• _TASK SET_:
a. Could you return the passage from the accident claims article starting with "The woman claimed" and going on through "against state employees."?
b. How would you condense the paragraph of the accident claims article that begins "According to news reports" into a shorter version that keeps its main facts?
c. What kinds of government workers does the accident claims article name as having to drive for at least part of their job?

In a recent case out of West Virginia, a city settled with a woman who suffered severe injuries as a result of a car accident involving a city employee.
According to news reports, the woman was driving her vehicle along the interstate when a city worker in a pickup truck changed lanes, causing an unsecured mat and bucket in the back of the vehicle to fly out of the bed of the truck.This subsequently caused the woman to crash into a concrete median. She suffered a head injury that continues to cause her headaches and internal injuries that have resulted in chronic cervical pain.
The woman claimed the city employee had a duty to safely operate the vehicle and failed in that duty.
Because the claim was settled out of court, we don’t know how much she received.
What we do know is that a substantial number of government workers must drive for at least some portion of their job. These include not just the obvious like bus drivers and police officers, but also clerks, engineers, maintenance workers and administrators.
Hundreds of these individuals are involved in North Carolina car accidents annually, and in a fair number of cases, it is determined they are the at-fault.
States vary in the way they handle claims made against state employees.
In North Carolina, negligence lawsuits for car accident injuries caused by state workers must be filed according to the State Tort Claims Act.
A tort claim is one in which you are alleging negligence against another person or entity. The Tort Claims Act allows that even though the state has immunity from being sued by a citizen, the state waives this immunity in certain circumstances.

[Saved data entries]

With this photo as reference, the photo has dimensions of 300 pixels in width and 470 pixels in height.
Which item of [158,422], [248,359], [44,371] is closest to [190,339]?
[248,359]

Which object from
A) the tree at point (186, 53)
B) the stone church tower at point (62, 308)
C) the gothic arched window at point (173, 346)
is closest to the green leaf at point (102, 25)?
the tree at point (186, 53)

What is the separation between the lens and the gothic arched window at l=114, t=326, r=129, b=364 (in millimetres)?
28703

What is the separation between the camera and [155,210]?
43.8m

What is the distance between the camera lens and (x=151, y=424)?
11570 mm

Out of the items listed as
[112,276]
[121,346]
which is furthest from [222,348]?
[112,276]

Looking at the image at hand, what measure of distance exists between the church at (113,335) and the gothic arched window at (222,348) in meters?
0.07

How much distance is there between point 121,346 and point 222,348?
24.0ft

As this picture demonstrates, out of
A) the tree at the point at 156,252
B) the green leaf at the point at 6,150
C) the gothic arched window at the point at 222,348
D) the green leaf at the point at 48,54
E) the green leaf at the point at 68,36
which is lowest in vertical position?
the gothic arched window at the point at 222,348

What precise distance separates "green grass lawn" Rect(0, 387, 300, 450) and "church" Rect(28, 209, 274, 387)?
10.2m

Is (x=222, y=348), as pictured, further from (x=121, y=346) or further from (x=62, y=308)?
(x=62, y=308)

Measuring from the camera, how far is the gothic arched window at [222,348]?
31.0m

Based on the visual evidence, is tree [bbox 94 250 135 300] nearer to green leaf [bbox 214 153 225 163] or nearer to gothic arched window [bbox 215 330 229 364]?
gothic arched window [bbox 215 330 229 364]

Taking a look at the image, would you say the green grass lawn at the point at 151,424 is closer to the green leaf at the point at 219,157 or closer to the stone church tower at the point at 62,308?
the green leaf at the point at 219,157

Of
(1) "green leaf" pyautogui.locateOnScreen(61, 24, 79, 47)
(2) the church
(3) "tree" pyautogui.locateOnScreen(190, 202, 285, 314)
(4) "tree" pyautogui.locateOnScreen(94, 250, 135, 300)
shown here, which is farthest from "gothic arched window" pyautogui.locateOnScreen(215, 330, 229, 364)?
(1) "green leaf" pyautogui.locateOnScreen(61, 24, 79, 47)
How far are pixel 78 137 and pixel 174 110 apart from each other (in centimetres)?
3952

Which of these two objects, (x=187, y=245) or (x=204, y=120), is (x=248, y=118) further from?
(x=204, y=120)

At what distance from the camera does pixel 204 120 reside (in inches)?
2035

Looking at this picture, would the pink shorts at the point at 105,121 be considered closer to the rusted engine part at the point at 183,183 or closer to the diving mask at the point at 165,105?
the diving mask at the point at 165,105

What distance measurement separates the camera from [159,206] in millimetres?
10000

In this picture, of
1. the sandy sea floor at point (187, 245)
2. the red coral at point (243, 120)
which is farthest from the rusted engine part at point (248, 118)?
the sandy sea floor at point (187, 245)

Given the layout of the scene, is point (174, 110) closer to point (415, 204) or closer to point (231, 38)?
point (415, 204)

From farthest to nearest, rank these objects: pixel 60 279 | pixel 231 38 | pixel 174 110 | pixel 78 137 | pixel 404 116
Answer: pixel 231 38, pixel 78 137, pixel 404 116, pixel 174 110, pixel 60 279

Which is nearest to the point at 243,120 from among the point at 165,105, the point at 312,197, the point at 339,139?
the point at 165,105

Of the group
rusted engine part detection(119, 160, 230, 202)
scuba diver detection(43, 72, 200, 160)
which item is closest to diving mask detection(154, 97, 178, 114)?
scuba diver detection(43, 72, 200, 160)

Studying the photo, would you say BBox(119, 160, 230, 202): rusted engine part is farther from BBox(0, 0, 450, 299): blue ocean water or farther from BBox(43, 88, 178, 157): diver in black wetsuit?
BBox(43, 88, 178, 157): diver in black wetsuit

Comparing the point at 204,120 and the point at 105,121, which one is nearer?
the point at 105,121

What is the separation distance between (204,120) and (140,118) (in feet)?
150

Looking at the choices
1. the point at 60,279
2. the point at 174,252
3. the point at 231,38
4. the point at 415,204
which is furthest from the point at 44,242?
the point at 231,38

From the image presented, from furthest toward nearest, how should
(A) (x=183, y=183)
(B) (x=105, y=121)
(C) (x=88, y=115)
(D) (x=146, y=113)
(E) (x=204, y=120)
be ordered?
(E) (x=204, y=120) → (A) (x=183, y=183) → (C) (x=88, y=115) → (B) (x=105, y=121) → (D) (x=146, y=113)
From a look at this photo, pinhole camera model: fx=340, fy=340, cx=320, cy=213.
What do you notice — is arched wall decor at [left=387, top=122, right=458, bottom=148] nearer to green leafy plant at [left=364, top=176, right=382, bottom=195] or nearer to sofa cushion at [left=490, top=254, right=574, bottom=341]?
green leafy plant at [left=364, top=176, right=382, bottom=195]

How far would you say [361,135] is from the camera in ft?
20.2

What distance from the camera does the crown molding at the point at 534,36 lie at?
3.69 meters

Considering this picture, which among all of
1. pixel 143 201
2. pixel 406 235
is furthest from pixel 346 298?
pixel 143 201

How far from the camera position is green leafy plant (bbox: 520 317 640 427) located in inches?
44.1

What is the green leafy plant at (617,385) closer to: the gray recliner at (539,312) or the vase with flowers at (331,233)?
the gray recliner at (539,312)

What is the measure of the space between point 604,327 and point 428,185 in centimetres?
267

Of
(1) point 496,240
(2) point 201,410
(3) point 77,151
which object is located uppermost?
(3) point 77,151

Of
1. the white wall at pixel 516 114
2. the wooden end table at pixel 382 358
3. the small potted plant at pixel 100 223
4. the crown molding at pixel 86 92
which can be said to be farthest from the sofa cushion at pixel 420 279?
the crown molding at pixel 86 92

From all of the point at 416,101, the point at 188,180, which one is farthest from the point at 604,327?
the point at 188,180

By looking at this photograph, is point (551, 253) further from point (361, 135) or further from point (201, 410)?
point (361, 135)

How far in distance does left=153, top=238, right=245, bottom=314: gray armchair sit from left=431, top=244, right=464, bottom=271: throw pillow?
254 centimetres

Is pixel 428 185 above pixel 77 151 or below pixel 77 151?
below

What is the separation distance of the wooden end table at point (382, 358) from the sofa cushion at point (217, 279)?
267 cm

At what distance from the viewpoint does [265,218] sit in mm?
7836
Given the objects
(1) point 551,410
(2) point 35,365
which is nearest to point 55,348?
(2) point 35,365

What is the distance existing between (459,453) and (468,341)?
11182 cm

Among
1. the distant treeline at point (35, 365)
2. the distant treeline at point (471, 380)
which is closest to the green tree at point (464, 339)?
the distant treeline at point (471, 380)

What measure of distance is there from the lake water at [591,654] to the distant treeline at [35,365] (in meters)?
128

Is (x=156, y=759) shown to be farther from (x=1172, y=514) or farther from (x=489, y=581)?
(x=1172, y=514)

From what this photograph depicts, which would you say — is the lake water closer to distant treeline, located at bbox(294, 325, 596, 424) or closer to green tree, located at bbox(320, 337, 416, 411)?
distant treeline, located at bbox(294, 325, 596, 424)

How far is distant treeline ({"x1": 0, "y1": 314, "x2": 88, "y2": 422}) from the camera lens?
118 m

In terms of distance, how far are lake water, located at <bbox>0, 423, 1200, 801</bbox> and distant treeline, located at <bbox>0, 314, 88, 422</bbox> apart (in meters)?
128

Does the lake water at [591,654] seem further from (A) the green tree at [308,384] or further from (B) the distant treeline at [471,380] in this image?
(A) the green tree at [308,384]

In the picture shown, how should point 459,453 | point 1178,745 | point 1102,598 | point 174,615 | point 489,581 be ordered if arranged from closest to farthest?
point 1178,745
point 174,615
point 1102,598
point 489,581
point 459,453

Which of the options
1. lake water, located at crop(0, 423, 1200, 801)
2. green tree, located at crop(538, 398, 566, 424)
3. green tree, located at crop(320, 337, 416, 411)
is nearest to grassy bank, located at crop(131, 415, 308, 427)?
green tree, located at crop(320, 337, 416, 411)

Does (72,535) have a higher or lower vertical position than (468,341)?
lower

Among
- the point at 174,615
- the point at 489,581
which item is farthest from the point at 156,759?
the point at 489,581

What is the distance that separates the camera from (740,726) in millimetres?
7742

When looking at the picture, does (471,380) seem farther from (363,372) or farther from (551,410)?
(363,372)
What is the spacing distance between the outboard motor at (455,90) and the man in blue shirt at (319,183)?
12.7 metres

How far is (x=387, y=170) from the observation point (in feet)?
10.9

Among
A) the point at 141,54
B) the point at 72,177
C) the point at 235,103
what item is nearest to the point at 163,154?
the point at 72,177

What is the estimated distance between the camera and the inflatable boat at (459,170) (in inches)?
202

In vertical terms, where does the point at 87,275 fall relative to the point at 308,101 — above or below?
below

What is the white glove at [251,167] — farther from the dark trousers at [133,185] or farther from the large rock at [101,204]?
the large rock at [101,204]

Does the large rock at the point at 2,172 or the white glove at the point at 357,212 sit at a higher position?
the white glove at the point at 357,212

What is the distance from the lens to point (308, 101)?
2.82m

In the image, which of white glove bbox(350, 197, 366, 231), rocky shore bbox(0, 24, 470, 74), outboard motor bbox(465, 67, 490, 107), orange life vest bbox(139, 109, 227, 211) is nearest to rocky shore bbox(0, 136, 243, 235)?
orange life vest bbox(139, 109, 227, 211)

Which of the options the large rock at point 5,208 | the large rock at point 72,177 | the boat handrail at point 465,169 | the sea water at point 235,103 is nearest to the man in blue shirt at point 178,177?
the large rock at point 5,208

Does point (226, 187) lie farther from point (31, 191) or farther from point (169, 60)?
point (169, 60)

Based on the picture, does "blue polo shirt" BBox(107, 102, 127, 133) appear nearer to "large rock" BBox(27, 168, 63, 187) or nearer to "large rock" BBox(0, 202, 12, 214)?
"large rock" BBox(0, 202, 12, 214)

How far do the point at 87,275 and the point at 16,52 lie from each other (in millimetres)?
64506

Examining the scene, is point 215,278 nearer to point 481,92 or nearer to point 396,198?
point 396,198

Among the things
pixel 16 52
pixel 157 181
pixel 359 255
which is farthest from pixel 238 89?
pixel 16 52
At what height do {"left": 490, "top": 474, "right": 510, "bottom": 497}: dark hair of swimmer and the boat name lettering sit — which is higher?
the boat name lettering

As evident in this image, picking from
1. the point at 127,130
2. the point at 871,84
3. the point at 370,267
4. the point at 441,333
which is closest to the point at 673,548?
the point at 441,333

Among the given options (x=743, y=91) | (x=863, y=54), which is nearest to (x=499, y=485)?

• _TASK-BY-TASK SOLUTIONS_:
a.
The woman claimed the city employee had a duty to safely operate the vehicle and failed in that duty.
Because the claim was settled out of court, we don’t know how much she received.
What we do know is that a substantial number of government workers must drive for at least some portion of their job. These include not just the obvious like bus drivers and police officers, but also clerks, engineers, maintenance workers and administrators.
Hundreds of these individuals are involved in North Carolina car accidents annually, and in a fair number of cases, it is determined they are the at-fault.
States vary in the way they handle claims made against state employees.

b. News reports say a city worker's pickup truck changed lanes on the interstate, and an unsecured mat and bucket flew from its bed. This caused the woman to crash into a concrete median. Her head injury still causes headaches, and her internal injuries have led to chronic cervical pain.

c.
- Bus drivers
- Police officers
- Clerks
- Engineers
- Maintenance workers
- Administrators